Unity słabo zarządzało ich komunikacją, ponieważ możliwe jest, że w ramach tego planu zarobią mniej pieniędzy niż Epic na Unreal Engine.
Unity ogłosiło zmiany w swoim modelu cenowym, co wywołało furię wśród programistów. Czy jest możliwe, że niektóre z tych obaw wynikają z zamieszania, czy też istnieją istotne kwestie, które należy wziąć pod uwagę?
Na swoim pierwszym blogu Unity wyjaśnia główną zmianę cen. Zamiast obciążać programistów korzystających z ich silnika na podstawie tego, ile zarabiają, będą oni pobierać opłaty na podstawie liczby instalacji. Nowa opłata nosi nazwę Unity Runtime Fee i opiera się na kosztach utrzymania Unity Runtime. Unity Runtime to część silnika, która pozwala ich grom działać na dużą skalę. To jest powód, dla którego gry Unity można pobierać w miliardach miesięcznie. Prezes Unity Create, Marc Whitten, wyjaśnił Game Developerowi, że utrzymanie środowiska Unity Runtime jest w rzeczywistości drogie. Firma potrzebuje większych przychodów, aby móc ponownie zainwestować w Runtime.
Jak dotąd Unity nie pobierało od programistów opłat za korzystanie z ich silnika, tak jak Epic pobiera opłaty za Unreal Engine. Zamiast tego oferują usługi połączone z silnikiem Unity, takie jak LevelPlay, wbudowana platforma reklamowa. Programiści nie muszą używać LevelPlay z Unity, ale jeśli to zrobią, otrzymają ujednolicony system do pracy nad nimi, i tak jest w przypadku innych usług Unity.
Teraz wielu programistów natychmiast wyraziło swoje obawy dotyczące zmian. Obie gry Aggro Crab Games, które się rozwijają Kolejny skarb Krabai Innersloth, którzy tworzą Wśród nas, wspólny obaw, że zmiany te mogą uniemożliwić im kontynuowanie działalności.
Należy stwierdzić, że mogą wystąpić pewne niejasności co do faktycznego stosowania opłaty. Unity musiało wielokrotnie wyjaśniać, w tym na swoim blogu i forum, że opłata dotyczy wyłącznie instalacji po 1 stycznia 2024 r., a nie liczby instalacji, które osiągnęły sam próg.

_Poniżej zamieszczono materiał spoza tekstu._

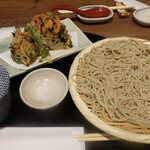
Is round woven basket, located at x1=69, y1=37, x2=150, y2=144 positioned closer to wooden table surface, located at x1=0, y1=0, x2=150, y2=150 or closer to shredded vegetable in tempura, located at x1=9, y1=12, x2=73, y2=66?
shredded vegetable in tempura, located at x1=9, y1=12, x2=73, y2=66

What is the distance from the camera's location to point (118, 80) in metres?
2.09

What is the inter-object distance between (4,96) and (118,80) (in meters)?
1.35

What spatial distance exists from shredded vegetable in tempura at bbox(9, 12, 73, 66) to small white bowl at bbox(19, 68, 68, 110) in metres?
0.35

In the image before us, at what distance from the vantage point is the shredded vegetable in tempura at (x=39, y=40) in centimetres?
248

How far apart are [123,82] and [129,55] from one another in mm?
486

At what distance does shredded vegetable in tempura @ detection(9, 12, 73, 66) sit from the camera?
2484 mm

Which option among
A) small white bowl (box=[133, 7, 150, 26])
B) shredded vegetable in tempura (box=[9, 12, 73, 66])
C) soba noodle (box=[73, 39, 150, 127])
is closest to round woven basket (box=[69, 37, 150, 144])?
soba noodle (box=[73, 39, 150, 127])

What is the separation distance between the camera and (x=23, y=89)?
198cm

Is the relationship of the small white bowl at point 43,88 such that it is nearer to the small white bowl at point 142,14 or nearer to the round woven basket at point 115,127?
the round woven basket at point 115,127

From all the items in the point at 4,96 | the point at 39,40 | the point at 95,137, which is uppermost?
the point at 39,40

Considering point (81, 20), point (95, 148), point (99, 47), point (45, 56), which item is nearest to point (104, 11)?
point (81, 20)

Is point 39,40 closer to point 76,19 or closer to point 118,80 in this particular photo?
point 76,19

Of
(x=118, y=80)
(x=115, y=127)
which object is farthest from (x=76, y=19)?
(x=115, y=127)

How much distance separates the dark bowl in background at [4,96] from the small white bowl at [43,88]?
0.17 meters
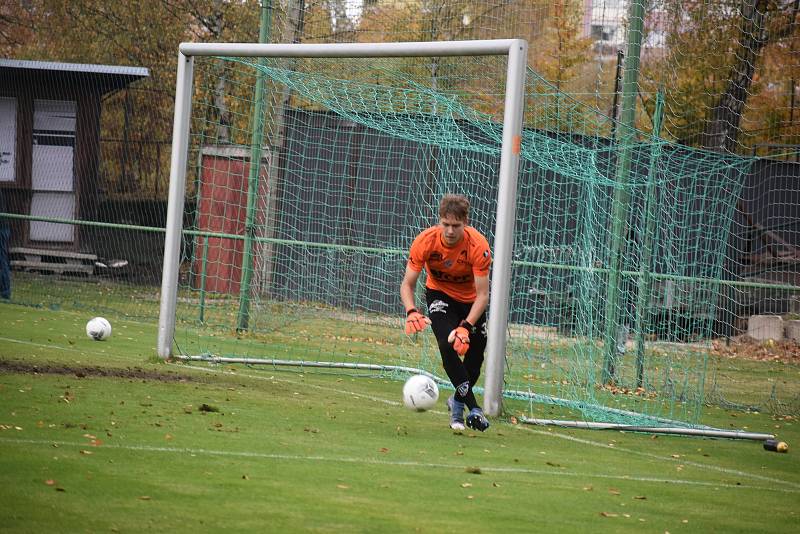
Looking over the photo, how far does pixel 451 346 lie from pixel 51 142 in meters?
15.5

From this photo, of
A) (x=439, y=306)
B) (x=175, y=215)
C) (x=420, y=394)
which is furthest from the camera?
(x=175, y=215)

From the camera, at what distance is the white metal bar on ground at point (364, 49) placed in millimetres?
9367

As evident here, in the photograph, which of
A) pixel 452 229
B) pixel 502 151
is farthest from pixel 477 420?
pixel 502 151

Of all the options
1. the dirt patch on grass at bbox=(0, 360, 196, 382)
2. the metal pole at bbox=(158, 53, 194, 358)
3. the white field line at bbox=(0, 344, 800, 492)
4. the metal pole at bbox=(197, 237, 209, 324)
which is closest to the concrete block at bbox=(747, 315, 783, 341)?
the metal pole at bbox=(197, 237, 209, 324)

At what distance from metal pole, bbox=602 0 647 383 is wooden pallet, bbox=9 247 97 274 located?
38.5 feet

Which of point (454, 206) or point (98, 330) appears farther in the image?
point (98, 330)

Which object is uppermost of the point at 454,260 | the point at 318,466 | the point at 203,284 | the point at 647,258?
the point at 647,258

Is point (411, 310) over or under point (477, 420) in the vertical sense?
over

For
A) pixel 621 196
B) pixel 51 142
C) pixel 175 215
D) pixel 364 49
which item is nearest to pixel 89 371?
pixel 175 215

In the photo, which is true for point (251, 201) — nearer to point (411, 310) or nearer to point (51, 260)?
point (411, 310)

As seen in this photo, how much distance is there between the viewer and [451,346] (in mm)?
8547

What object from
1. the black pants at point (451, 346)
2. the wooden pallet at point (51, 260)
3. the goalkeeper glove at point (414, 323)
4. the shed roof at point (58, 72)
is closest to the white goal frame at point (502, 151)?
the black pants at point (451, 346)

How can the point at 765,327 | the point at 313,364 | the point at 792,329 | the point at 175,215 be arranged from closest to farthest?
1. the point at 175,215
2. the point at 313,364
3. the point at 792,329
4. the point at 765,327

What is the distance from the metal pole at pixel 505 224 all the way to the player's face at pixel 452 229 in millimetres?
701
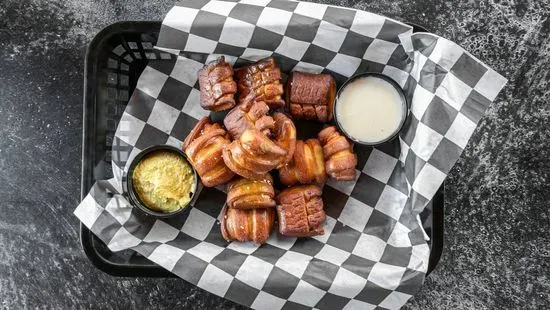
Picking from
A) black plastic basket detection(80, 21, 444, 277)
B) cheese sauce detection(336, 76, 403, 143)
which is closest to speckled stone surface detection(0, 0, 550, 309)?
black plastic basket detection(80, 21, 444, 277)

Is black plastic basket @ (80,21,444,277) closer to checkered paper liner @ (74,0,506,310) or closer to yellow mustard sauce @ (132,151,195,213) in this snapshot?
checkered paper liner @ (74,0,506,310)

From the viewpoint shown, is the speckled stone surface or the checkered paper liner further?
the speckled stone surface

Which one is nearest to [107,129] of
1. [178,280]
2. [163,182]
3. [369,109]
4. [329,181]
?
[163,182]

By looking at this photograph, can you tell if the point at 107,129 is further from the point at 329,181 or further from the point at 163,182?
the point at 329,181

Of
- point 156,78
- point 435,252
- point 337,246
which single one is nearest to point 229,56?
point 156,78

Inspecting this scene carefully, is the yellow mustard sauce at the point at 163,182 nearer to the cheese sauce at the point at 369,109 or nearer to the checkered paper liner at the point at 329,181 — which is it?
the checkered paper liner at the point at 329,181

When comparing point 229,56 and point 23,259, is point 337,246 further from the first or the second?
point 23,259

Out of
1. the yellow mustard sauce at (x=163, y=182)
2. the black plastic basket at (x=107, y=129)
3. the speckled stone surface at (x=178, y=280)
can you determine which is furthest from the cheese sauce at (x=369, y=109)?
the yellow mustard sauce at (x=163, y=182)
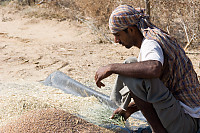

Nadal pozostają pytania dotyczące aranżacji, szczególnie ze względu na definicję instalacji w Unity. Jeśli gra zostanie ponownie zainstalowana na tym samym komputerze, liczy się to jako nowa instalacja. Unity wyjaśnia, że liczy się także WebGL i streaming, a także dema. Rodzi to więcej pytań o to, ile Unity ostatecznie obciąży programistów.
Jak donosi Video Games Chronicle, istnieją także inne obawy. Na przykład programista Nic Tringali przedstawia scenariusz, w którym gracze, którzy złoszczą się na programistę, mogą ich ukarać masową instalacją gry, próbując podnieść koszty dla tego programisty.
Wiele obaw związanych z tą sytuacją opiera się na FUD, ponieważ nie wiemy jeszcze, jak to się rozegra. Podczas gdy rywale tacy jak Epic dzielą się uszczypliwymi odpowiedziami na ten problem, jest całkiem możliwe, że Unity zarobi znacznie mniej niż Unreal. Wiele zależy od tego, ile instalacji Unity zakończy śledzenie i czy okaże się to trwałe dla programistów i samego Unity.
Unity jest obecnie zajęta kontrolą szkód i być może będzie musiała wyjaśnić lub zrewidować swoje plany. Twórca gry poinformował, że Marc Whitten skontaktował się z twórcami po rozmowie kwalifikacyjnej, wyjaśniając, że opłaty nie działają wstecz i nie są stałe. Według słów Marca:
„Zdecydowana większość klientów Unity Editor obecnie nie płaci i ta zmiana NIE będzie miała na nią wpływu”.
Najbliższe dni będą kluczowe dla tego, czy branża zdecyduje się zaakceptować tę zmianę, czy też Unity będzie wystarczająco zawstydzona, aby to wszystko cofnąć. Prawdopodobnie Unity dokonało obliczeń i jest pewne swoich planów, ponieważ jak dotąd się nie wycofuje.